Exercise aim: Report the count of lines in the records that contain "https", without any added text.

Records from a dataset:
=== Section Start ===

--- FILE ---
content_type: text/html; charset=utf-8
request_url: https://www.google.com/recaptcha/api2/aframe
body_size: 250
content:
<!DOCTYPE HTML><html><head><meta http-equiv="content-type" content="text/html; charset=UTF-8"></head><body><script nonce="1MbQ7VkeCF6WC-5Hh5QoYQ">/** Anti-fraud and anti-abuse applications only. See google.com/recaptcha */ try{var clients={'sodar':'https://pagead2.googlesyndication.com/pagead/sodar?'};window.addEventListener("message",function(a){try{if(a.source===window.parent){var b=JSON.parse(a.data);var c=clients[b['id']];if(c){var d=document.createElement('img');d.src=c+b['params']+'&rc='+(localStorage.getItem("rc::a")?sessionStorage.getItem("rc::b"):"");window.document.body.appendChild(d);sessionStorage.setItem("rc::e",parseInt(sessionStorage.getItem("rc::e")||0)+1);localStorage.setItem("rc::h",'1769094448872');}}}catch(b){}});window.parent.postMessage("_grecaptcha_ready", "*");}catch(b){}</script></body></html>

=== Section End ===

Reply: 2